The number of vaccines, which we will receive initially under COVAX may just be enough to inoculate healthcare workers. And given that the high-risk age group in Guyana starts from 55 years – unlike other countries which starts at 65 years – there will be an initial need for far more vaccines than we will be obtaining from COVAX.
Lockdowns implemented decisively and enforced strictly will help save the economy. If the present number of new cases continue, not even vaccinating the entire country will save us. There has to be dramatic slowing down of the new infections over the next few months if Guyana is to avoid having to shut the entire country down.

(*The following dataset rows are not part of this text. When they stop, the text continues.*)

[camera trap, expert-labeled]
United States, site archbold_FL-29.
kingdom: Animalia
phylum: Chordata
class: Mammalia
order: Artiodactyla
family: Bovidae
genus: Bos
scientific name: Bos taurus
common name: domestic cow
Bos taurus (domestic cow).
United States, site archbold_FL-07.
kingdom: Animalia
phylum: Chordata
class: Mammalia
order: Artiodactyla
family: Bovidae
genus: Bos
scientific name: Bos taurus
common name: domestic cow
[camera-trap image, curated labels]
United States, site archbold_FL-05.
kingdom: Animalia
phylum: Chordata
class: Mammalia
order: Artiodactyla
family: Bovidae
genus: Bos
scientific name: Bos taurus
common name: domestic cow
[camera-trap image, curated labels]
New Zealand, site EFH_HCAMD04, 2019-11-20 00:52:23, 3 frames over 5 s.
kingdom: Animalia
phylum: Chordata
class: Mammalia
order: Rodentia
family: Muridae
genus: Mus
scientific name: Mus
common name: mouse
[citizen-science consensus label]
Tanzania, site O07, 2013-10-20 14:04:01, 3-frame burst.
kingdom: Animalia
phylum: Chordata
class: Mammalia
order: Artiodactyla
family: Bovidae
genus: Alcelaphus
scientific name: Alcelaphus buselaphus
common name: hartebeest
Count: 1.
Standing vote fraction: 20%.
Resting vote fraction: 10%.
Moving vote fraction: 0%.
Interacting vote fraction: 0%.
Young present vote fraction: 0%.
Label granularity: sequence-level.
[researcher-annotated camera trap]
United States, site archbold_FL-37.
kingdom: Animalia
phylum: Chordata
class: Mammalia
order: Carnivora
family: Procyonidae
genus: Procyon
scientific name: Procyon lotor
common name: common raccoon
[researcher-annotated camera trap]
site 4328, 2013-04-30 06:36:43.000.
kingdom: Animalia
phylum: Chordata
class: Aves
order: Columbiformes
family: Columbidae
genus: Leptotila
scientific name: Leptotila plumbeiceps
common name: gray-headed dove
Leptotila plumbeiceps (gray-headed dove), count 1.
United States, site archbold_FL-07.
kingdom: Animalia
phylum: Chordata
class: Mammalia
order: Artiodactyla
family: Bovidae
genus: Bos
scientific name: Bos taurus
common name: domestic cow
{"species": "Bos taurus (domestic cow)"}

The Barbadian government is not making excuses. It has agreed to a lockdown. Barbados is going on a two-week lockdown from next Wednesday. It has had more than 1,000 new cases for January, which is far less than what we have had. But it is taking decisive action.
It may surprise many Guyanese that Barbados, as at Jan. 27, had 1,443 cases, compared to the more than 7,000 cases of Guyana. It has 10 deaths compared to Guyana’s 175.
Yet, unlike our slack governments, the Barbadian government is moving swiftly to ensure that what has happened in Guyana, Trinidad and Jamaica will not happen there.
That is called leadership. We prefer to hang on to the sinking ship, which we call our governments.
(The views expressed in this article are those of the author and do not necessarily reflect the opinions of this newspaper.)